Anyone who had any contact with magic and occult knowledge, even in passing, knew what the perisprit was. Every novice of the esoteric arts was regaled at the very start of his education with a long, convoluted disquisition, given in an extremely obscure way, about the construction of the human creature. Human beings, the disquisition explained, consist of the physical aspect—the material body—through which they interact with the external material world surrounding them. Human beings also have a spirit, built from immortal ether. There also exists something that connects and binds the spirit to the body, something that mediates between the spirit and the body, and that something is the fluid body, known as the perispirit, blah, blah, blah.
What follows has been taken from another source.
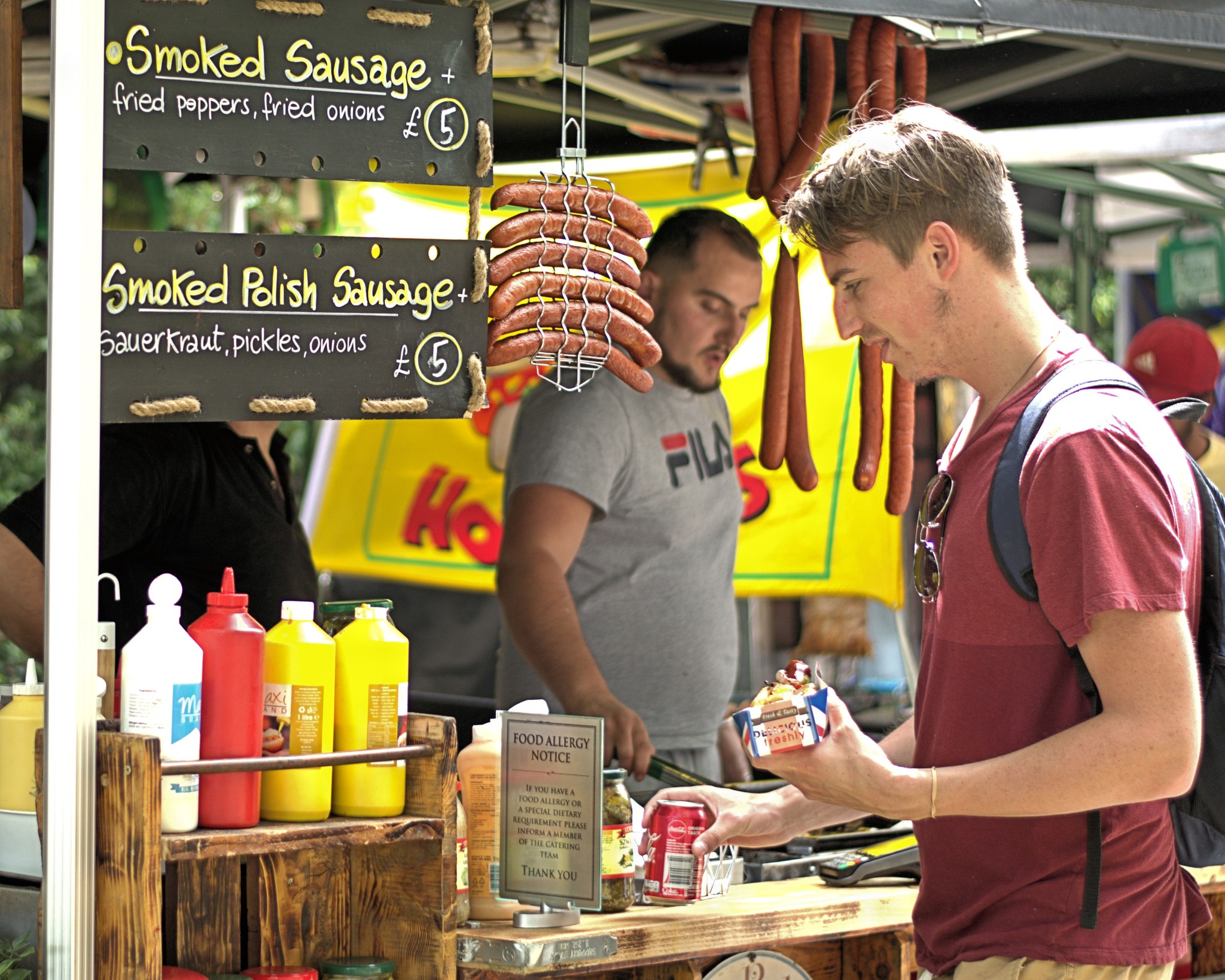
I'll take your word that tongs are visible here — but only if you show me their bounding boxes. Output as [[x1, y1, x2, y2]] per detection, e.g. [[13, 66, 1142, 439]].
[[643, 754, 736, 789]]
Although the matter appeared simple, it was difficult to find two mages who agreed regarding the perispirit. There were arguments about whether the perispirit was coarser or more ethereal, or, in accordance with the Emerald Tablet, grosser or subtler. There was no agreement as to whether the perispirit was permanent or changeable, nor what the perispirit did and didn’t influence.

There was a theory that attributed quite an enormous role and capabilities to it. According to this theory, the perispirit—being by nature a bond between the material body and the ethereal spirit—determined both the strength and the quality of the bond. In other words, it gives the body more or less spirit. But not all perispirits are alike. Some are given a proverbial “great soul,” making artists of them. Others are given great analytic abilities, making them into scientists and inventors. Those granted the ability to control other souls become leaders and statesmen. It allows a select few to see what is unseeable, to gaze into the abyss of astral beings, making them great mages, spiritualists, prophets and psychics. But the perispirit is so stingy with the rest that even though they have a spirit, the only thing they can do is sit in a tavern drinking one beer after another.

Reynevan had known all that for a long time. As it’s been said before, it was elementary knowledge. After the examination of Samson carried out in Prague, Axleben had, however, used the term “positive perispirit” and “circling perispirit.” This was advanced knowledge and the mages of the Archangel only explained it to Reynevan later. According to most theories, the bond between the perispirit and the spirit was unbreakable, but the bond with the body was not. The perispirit, it was claimed, can decide at any moment that the bond between the spirit and a given body didn’t suit it and sever it. As a rule, it was claimed, the perispirit did that at the moment when the bond was being formed, in other words just after birth or in the first weeks of the infant’s life, explaining the high infant mortality rate.